Given passage:
────────

The Oxford Companion to American Military History | 2000 | | © The Oxford Companion to American Military History 2000, originally published by Oxford University Press 2000. (Hide copyright information) Copyright

Eisenhower, Dwight D. (1890–1969), World War II general and thirty‐fourth president of the United States.Dwight David Eisenhower was born to David and Ida Stover Eisenhower in Denison, Texas, 14 October 1890. The following year, he, his parents, and two brothers moved to Abilene, Kansas, his father's childhood home. After graduating from high school, Eisenhower received appointment to the U.S. Military Academy at West Point, and in 1915, he was commissioned second lieutenant. Following U.S. entry into World War I, he commanded the U.S. army tank corps training center at Camp Colt near Gettysburg, Pennsylvania. In the postwar years, Eisenhower held staff positions under the most accomplished and influential officers in the U.S. Army, including Generals John J. Pershing, Fox Conner, and Douglas MacArthur. In the process, he became a military strategist, rising slowly through the ranks from major to brigadier general. In World War II, Gen. George C. Marshall, army chief of staff, appointed Eisenhower to command of the War Plans Division (later the Operations Division) of the Army General Staff; then to supreme command sequentially of the Allied invasions of North Africa, Sicily and Italy, and of Normandy, France, as well as being Supreme Allied Commander in Europe.

Eisenhower accepted the German unconditional surrender for the Western Allies on 8 May 1945. Returning to the United States as a five‐star general (general of the army), he accepted appointment as army chief of staff. After overseeing the demobilization of the army and writing a best‐selling war memoir, Crusade in Europe, in 1948, Eisenhower retired from the army and became president of Columbia University.

Not long after the outbreak of the Korean War in June 1950, President Harry S. Truman called him back to active duty as the first supreme commander of the North Atlantic Treaty Organization (NATO), a position Eisenhower retained until May 1952, when he announced his candidacy for the Republican presidential nomination. He was elected thirty‐fourth president of the United States and served two terms. His health became a problem beginning in the mid‐1960s, and he died on 28 March 1969.

────────

Given instruction:
According to the Eisenhower entry, what post did he take up after retiring from the army?

Material:

────────

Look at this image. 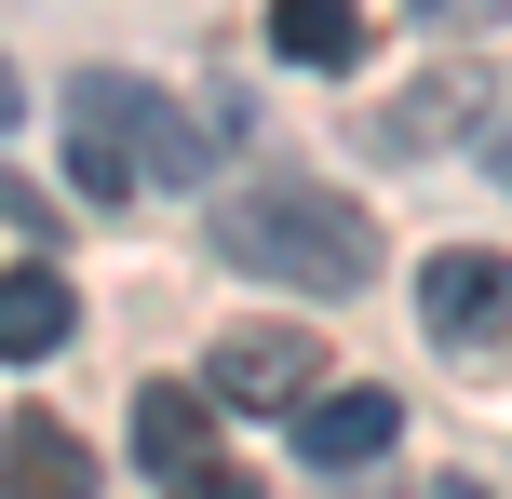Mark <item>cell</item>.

────────

Response to this task:
He became president of Columbia University.